Racković’s project was slightly different in nature and centered on the use of distributed optimization to obtain real-time motion capture in animation. He focuses primarily on skinning: the animated application of a skin texture over a skeleton to represent the appearance of a character. The skeleton shows all possible movements of a character’s body, and thus requires coverage by a skin that can deform in a way that both looks realistic and defines the appearance of specific characters. Facilitation of this deformation requires creation of a natural (resting) expression that in turn lends itself to a number of other facial expressions. Racković began by scanning a subject’s face in a normal pose as well as in a range of diverse countenances. Alternatively, an animator can obtain different expressions by adjusting the 5,000-6,000 vertices that comprise the surface of a human face.

Motion capture can easily capture animation techniques and match an actor’s face to that of his corresponding animated character.

One can demonstrate each expression in the form of a metric that depicts points in a space. Racković manipulated these points to average the existing expression and produce a new one. For example, maneuvering the expression of a fully open or closed mouth can generate a new expression with a half-closed mouth — a compromise of the two. Racković then entered all the possible expressions—including the original, neutral face—into a single matrix. “For each different combination, the resulting shape is unique,” he said. “We can get any physical expression of the face just by changing the parameters.”

Another technique involves creating a displacement matrix that is similar to the aforementioned matrix. However, in this instance the neutral pose would exist as a vector of zeroes and could thus be excluded. This approach ultimately proves equivalent to the previous one. Racković also mentioned another method that would not adjust the weights of the face but instead involves animators, which are expensive and timely. Motion capture functions as an effective alternative, in that it can more easily capture the animation and—in the case of films—can also match an actor’s face to that of his corresponding animated character. This approach requires that an expert select the relevant points on a virtual character’s face to create realistic transitions from one character to another.

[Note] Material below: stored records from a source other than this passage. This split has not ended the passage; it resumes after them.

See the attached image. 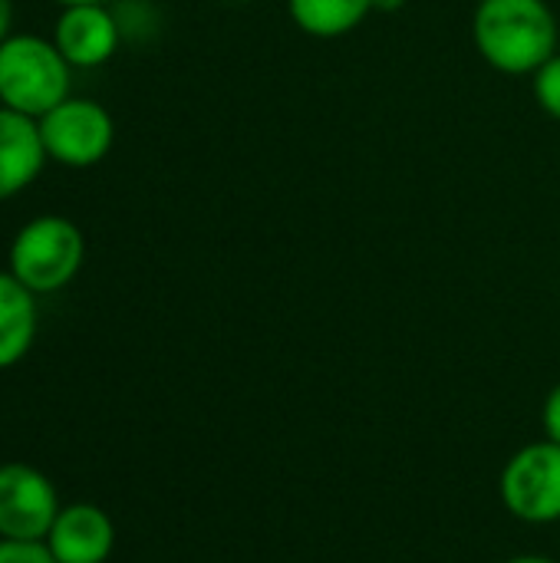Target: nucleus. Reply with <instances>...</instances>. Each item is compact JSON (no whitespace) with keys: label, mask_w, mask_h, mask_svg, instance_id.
Here are the masks:
<instances>
[{"label":"nucleus","mask_w":560,"mask_h":563,"mask_svg":"<svg viewBox=\"0 0 560 563\" xmlns=\"http://www.w3.org/2000/svg\"><path fill=\"white\" fill-rule=\"evenodd\" d=\"M83 257V231L63 214H40L17 231L10 244V274L36 297L56 294L79 274Z\"/></svg>","instance_id":"7ed1b4c3"},{"label":"nucleus","mask_w":560,"mask_h":563,"mask_svg":"<svg viewBox=\"0 0 560 563\" xmlns=\"http://www.w3.org/2000/svg\"><path fill=\"white\" fill-rule=\"evenodd\" d=\"M69 63L53 40L10 33L0 43V106L40 119L69 99Z\"/></svg>","instance_id":"f03ea898"},{"label":"nucleus","mask_w":560,"mask_h":563,"mask_svg":"<svg viewBox=\"0 0 560 563\" xmlns=\"http://www.w3.org/2000/svg\"><path fill=\"white\" fill-rule=\"evenodd\" d=\"M59 7H76V3H102V0H56Z\"/></svg>","instance_id":"a211bd4d"},{"label":"nucleus","mask_w":560,"mask_h":563,"mask_svg":"<svg viewBox=\"0 0 560 563\" xmlns=\"http://www.w3.org/2000/svg\"><path fill=\"white\" fill-rule=\"evenodd\" d=\"M502 563H558L551 561V558H545V554H518V558H508V561Z\"/></svg>","instance_id":"f3484780"},{"label":"nucleus","mask_w":560,"mask_h":563,"mask_svg":"<svg viewBox=\"0 0 560 563\" xmlns=\"http://www.w3.org/2000/svg\"><path fill=\"white\" fill-rule=\"evenodd\" d=\"M287 10L307 36L337 40L353 33L373 13V0H287Z\"/></svg>","instance_id":"9b49d317"},{"label":"nucleus","mask_w":560,"mask_h":563,"mask_svg":"<svg viewBox=\"0 0 560 563\" xmlns=\"http://www.w3.org/2000/svg\"><path fill=\"white\" fill-rule=\"evenodd\" d=\"M403 7H406V0H373V10H380V13H396Z\"/></svg>","instance_id":"dca6fc26"},{"label":"nucleus","mask_w":560,"mask_h":563,"mask_svg":"<svg viewBox=\"0 0 560 563\" xmlns=\"http://www.w3.org/2000/svg\"><path fill=\"white\" fill-rule=\"evenodd\" d=\"M53 43L69 66H102L119 49V23L102 3L63 7Z\"/></svg>","instance_id":"6e6552de"},{"label":"nucleus","mask_w":560,"mask_h":563,"mask_svg":"<svg viewBox=\"0 0 560 563\" xmlns=\"http://www.w3.org/2000/svg\"><path fill=\"white\" fill-rule=\"evenodd\" d=\"M472 36L498 73L535 76L558 53V16L548 0H479Z\"/></svg>","instance_id":"f257e3e1"},{"label":"nucleus","mask_w":560,"mask_h":563,"mask_svg":"<svg viewBox=\"0 0 560 563\" xmlns=\"http://www.w3.org/2000/svg\"><path fill=\"white\" fill-rule=\"evenodd\" d=\"M36 294L0 271V369L17 366L36 340Z\"/></svg>","instance_id":"9d476101"},{"label":"nucleus","mask_w":560,"mask_h":563,"mask_svg":"<svg viewBox=\"0 0 560 563\" xmlns=\"http://www.w3.org/2000/svg\"><path fill=\"white\" fill-rule=\"evenodd\" d=\"M0 563H56L43 541H0Z\"/></svg>","instance_id":"ddd939ff"},{"label":"nucleus","mask_w":560,"mask_h":563,"mask_svg":"<svg viewBox=\"0 0 560 563\" xmlns=\"http://www.w3.org/2000/svg\"><path fill=\"white\" fill-rule=\"evenodd\" d=\"M46 158L66 168H89L102 162L112 148L116 125L112 115L96 99H63L46 115L36 119Z\"/></svg>","instance_id":"39448f33"},{"label":"nucleus","mask_w":560,"mask_h":563,"mask_svg":"<svg viewBox=\"0 0 560 563\" xmlns=\"http://www.w3.org/2000/svg\"><path fill=\"white\" fill-rule=\"evenodd\" d=\"M46 162L36 119L0 106V201L23 191Z\"/></svg>","instance_id":"1a4fd4ad"},{"label":"nucleus","mask_w":560,"mask_h":563,"mask_svg":"<svg viewBox=\"0 0 560 563\" xmlns=\"http://www.w3.org/2000/svg\"><path fill=\"white\" fill-rule=\"evenodd\" d=\"M59 508L56 488L40 468L0 465V541H46Z\"/></svg>","instance_id":"423d86ee"},{"label":"nucleus","mask_w":560,"mask_h":563,"mask_svg":"<svg viewBox=\"0 0 560 563\" xmlns=\"http://www.w3.org/2000/svg\"><path fill=\"white\" fill-rule=\"evenodd\" d=\"M535 99L538 106L560 122V53H554L538 73H535Z\"/></svg>","instance_id":"f8f14e48"},{"label":"nucleus","mask_w":560,"mask_h":563,"mask_svg":"<svg viewBox=\"0 0 560 563\" xmlns=\"http://www.w3.org/2000/svg\"><path fill=\"white\" fill-rule=\"evenodd\" d=\"M541 429H545V439H548V442H558L560 445V383L548 393V399H545Z\"/></svg>","instance_id":"4468645a"},{"label":"nucleus","mask_w":560,"mask_h":563,"mask_svg":"<svg viewBox=\"0 0 560 563\" xmlns=\"http://www.w3.org/2000/svg\"><path fill=\"white\" fill-rule=\"evenodd\" d=\"M505 508L525 525H554L560 521V445L531 442L518 449L498 482Z\"/></svg>","instance_id":"20e7f679"},{"label":"nucleus","mask_w":560,"mask_h":563,"mask_svg":"<svg viewBox=\"0 0 560 563\" xmlns=\"http://www.w3.org/2000/svg\"><path fill=\"white\" fill-rule=\"evenodd\" d=\"M56 563H106L116 548V525L99 505H66L59 508L46 541Z\"/></svg>","instance_id":"0eeeda50"},{"label":"nucleus","mask_w":560,"mask_h":563,"mask_svg":"<svg viewBox=\"0 0 560 563\" xmlns=\"http://www.w3.org/2000/svg\"><path fill=\"white\" fill-rule=\"evenodd\" d=\"M10 23H13V3L0 0V43L10 36Z\"/></svg>","instance_id":"2eb2a0df"}]
</instances>
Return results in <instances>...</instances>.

In contrast, Ji’s work pertained to mathematical morphology for the prediction of facial expression transitions. Generation of a neutral human face requires a nonlinear transformation in 3D space to act as a controller. One can scale this controller from 0 to 1; a value of 0 indicates complete disengagement while a value of 1 indicates full engagement. A neutral face therefore has a value of 0, while a face with a dropped jaw and open mouth is classified as a 1. Because mouth movement depends on a range of facial muscles, one must build a group of vertices surrounding the jaw. The same is true of the eyes, in that associated vertices control their motion.

It is also possible to build new controllers based on existing ones. For instance, building a controller based on smell would require an overlap of movement of the mouth and both the left and right eyes. Ji used four-dimensional data scanned from real human facial expressions, as well as changing values of engagement degrees for 180 high-level controllers, to yield different curves based on semantic controllers’ engagement levels. Ultimately, the goal of her project is to employ classification methods and realistic descriptions of emotions to generate a stochastic geometric model based on the transition of facial expressions.

Valdeira, Racković, and Ji all began their projects with data in the form of images scanned from a real human face in three dimensions. They used this data to generate accurate descriptions of the human face while refining existing mathematical tools to improve facial reconstruction efforts for a range of applications.

Lina Sorg is the associate editor of SIAM News.